Due articoli usciti da poco sulla rivista Nature e riguardanti la cosiddetta AMOC (Atlantic Meridional Overturning Circulation) non sono passati inosservati dalla stampa e hanno destato preoccupazioni sul destino della corrente atlantica globale, “madre” della Corrente del Golfo, che sembra essersi indebolita negli ultimi decenni.
L’Atlantic Meridional Overturning Circulation o AMOC, tradotta (sgraziatamente) in italiano come Capovolgimento Meridionale della Circolazione Atlantica, è il sistema di correnti che caratterizzano la circolazione marina nell’Oceano Atlantico. Questi immani nastri trasportatori di acqua si spostano lentamente ma inesorabilmente attraverso migliaia di chilometri di oceano, trasportand calore e le tante sostanze disciolte nell’acqua marina. Tra di queste, la più importante è senza dubbio il sale: la salinità dell’acqua infatti contribuisce, insieme alla sua temperatura, a determinarne il peso specifico. Più l’acqua è fredda e salina, più è pesante e tende quindi a sprofondare se circondata da acqua più leggera; viceversa, acqua calda e poco salina tende a restare a galla.
La Corrente del Golfo altro non è che una faccia della medaglia dell’AMOC, come mostrato nella figura qui sotto. L’acqua calda e salina parte dal Golfo del Messico e attraversa l’Atlantico in direzione nord-ovest, raggiungendo l’Europa nord-occidentale e mitigandone incredibilmente il clima (basti pensare che le temperature di gennaio di Londra, che si trova a 51,5 gradi di latitudine nord, sono di 5 gradi più calde di quelle di Boston, che è quasi 10 gradi di latitudine più a sud!). L’acqua calda continua poi la sua risalita fino a raggiungere una latitudine di oltre 70 gradi, a metà strada tra l’Islanda e le isole Svalbard, dove, essendosi ormai raffreddata, sprofonda per via dell’elevata densità raggiunta.
È qui che inizia un secondo lungo viaggio, che porta il ramo discendente dell’AMOC, scorrendo in profondità, ad attraversare nuovamente l’Atlantico in direzione sud. L’AMOC è a sua volta parte del sistema globale di correnti oceaniche, raffigurato nella figura sottostante, che attraversando tutti gli oceani costituiscono un meccanismo importantissimo di regolazione del clima globale. Come si vede nella figura, il sistema di correnti è costituito da un nastro trasportatore ininterrotto, formato da correnti sia superficiali che di profondità.
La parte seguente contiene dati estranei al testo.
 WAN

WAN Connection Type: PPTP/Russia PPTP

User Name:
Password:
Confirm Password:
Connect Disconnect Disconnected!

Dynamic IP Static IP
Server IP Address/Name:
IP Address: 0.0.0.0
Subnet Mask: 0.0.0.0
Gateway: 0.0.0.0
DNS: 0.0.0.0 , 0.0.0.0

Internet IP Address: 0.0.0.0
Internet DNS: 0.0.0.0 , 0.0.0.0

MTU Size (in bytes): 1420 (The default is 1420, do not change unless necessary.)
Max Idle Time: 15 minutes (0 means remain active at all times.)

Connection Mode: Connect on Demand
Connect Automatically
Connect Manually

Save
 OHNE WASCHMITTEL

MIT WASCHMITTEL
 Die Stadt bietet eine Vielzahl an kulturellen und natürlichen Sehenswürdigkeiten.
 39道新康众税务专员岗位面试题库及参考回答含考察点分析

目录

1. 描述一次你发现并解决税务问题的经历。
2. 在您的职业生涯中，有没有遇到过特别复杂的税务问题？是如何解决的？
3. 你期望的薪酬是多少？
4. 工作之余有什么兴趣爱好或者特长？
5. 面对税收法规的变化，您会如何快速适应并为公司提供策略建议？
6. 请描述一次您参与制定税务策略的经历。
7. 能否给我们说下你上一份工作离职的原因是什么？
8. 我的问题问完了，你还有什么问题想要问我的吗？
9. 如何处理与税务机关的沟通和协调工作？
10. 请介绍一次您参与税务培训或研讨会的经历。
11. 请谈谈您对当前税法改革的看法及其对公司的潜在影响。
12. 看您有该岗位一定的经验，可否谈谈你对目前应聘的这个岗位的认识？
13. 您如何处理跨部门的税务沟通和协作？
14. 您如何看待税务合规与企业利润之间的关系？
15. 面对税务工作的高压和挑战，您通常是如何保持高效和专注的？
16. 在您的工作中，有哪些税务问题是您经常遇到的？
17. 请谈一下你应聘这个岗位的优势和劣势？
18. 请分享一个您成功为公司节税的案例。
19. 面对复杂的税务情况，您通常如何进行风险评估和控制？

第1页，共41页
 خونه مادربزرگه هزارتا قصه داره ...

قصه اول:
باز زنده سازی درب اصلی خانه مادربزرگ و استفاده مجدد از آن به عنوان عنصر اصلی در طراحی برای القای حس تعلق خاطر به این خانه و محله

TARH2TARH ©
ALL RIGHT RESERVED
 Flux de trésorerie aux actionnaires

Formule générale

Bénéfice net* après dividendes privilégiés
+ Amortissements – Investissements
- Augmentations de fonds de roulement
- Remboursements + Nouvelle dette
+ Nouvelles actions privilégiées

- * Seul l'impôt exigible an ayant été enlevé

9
Ebbene, due diversi articoli di ricerca usciti sulla rivista Nature, a firma rispettivamente del climatologo e oceanografo Thornalley e dell’oceanografa Caesar, mostrano che l’AMOC è decresciuta d’intensità del 15% negli ultimi decenni. I due studi non sono i primi a riportare questo fenomeno, ma è interessante che la stessa conclusione sia stata raggiunta dai due gruppi di ricerca con due metodi completamente diversi – Thornalley e colleghi hanno usato dati osservativi di tipo paleoclimatico (i cosiddetti proxy data) mentre Caesar e il suo gruppo hanno analizzato dati ottenuti da diversi modelli climatici.
In particolare, Thornalley ipotizza che il rallentamento sia stato accentuato dallo scioglimento dei ghiacci della Groenlandia, che ha immesso ingenti quantità d’acqua dolce nella circolazione atlantica. Il meccanismo è noto agli addetti ai lavori ormai da tempo: l’acqua dolce in eccesso altera il bilancio locale di salinità, perturbando il delicato equilibrio delle correnti oceaniche che da essa dipendono fortemente, come spiegato sopra.
In un’intervista al quotidiano inglese The Independent, Thornalley ha dichiarato che c’è il 5% di possibilità che l’AMOC venga stravolta entro la fine del secolo. Le conseguenze sarebbero nefaste: il Nord Europa potrebbe raffreddarsi di parecchi gradi, ma verrebbero alterate anche la frequenza e l’intensità delle ondate di caldo che colpiscono d’estate il nostro continente. Un motivo in più per aumentare i nostri sforzi nel limitare il cambiamento climatico, insomma.